Wisdom teeth removal can stop gum disease before it starts. Wisdom teeth usually struggle to find space inside the mouth, coming in crooked or only making it partway out of the gums. This odd positioning makes it almost impossible to keep the teeth clean, so they are more likely to hold decaying food and harbor bacteria. This can result in gum disease, which causes sore and bleeding gums as well as pain. If the condition progresses far enough, bacteria finds its way into the jawbone where it eats away at the tissue, ultimately loosening teeth. As a result, you could lose your wisdom teeth and the teeth next to them.
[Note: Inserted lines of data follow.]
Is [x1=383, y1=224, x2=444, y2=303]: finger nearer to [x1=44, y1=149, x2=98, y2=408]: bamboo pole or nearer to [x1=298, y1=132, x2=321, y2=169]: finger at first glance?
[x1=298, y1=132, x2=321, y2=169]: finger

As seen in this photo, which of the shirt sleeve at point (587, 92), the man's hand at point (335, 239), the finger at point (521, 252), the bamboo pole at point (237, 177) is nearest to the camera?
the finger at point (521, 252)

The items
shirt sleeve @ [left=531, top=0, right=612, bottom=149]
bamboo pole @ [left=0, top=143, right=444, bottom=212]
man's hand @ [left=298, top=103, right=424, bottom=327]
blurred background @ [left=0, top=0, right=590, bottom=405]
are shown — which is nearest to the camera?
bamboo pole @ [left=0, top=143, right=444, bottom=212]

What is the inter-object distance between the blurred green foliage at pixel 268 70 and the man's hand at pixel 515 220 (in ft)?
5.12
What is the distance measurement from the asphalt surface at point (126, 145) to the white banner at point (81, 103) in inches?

If you've ever ridden on a crowded subway, you know that people tend to push each other around a bit while jockeying for position. The same happens with your teeth. If your wisdom teeth don't have adequate room, they simply shove other teeth out of their way, impacting all of your teeth as each one gives in to pressure and shifts. This causes misalignment of your teeth, creating a crooked appearance in your smile as well as potentially painful bite problems.
Cysts & Tumors
Your wisdom teeth are in the back of your mouth, close to the pivot point of your jawbone. When problematic wisdom teeth are left in place, small cysts and benign tumors sometimes form in the tissue around them. These growths can impact your jawbone and the joint where your mouth opens and closes. Fixing this problem typically requires surgery and sometimes involves the help of joint specialists who deal with TMJ (temporomandibular joint dysfunction). The process of repairing joint damage is costly, painful and best avoided whenever possible.
Even if you avoid the bigger problems your wisdom teeth can cause, you're still likely to experience tooth movement and shifting on a small scale. Unfortunately, it doesn't take much to make your teeth sore and cause toothaches. While a toothache is far less serious than some of the other issues mentioned here, it's still disruptive and problematic. You're likely to notice random aching and throbbing in your teeth and may experience an increase in pain while eating. You may also notice that your tooth pain brings headaches along with it. So long as no other damage has been done, removing your wisdom teeth will instantly cure you of your toothaches and make you more comfortable.
If your teeth need straightened, expect your orthodontist to ask that you have your wisdom teeth removed before getting braces. If your wisdom teeth come in or are present while your teeth are being straightened, they may try and fight the process by crowding other teeth. They may try to push adjacent teeth exactly where your orthodontist doesn't want them, creating a tug of war between the work of the braces and the will of your wisdom teeth. In other cases, your doctor may simply need the space your wisdom teeth are occupying for other teeth.
If you've recently been told you need to have your wisdom teeth removed, don't delay the procedure for fear it will be painful. You can be sound asleep for the 15 or 20 minutes it takes to remove your teeth and will take home ample pain medications. The only things you have to lose are your unwanted teeth and the negative consequences of keeping them.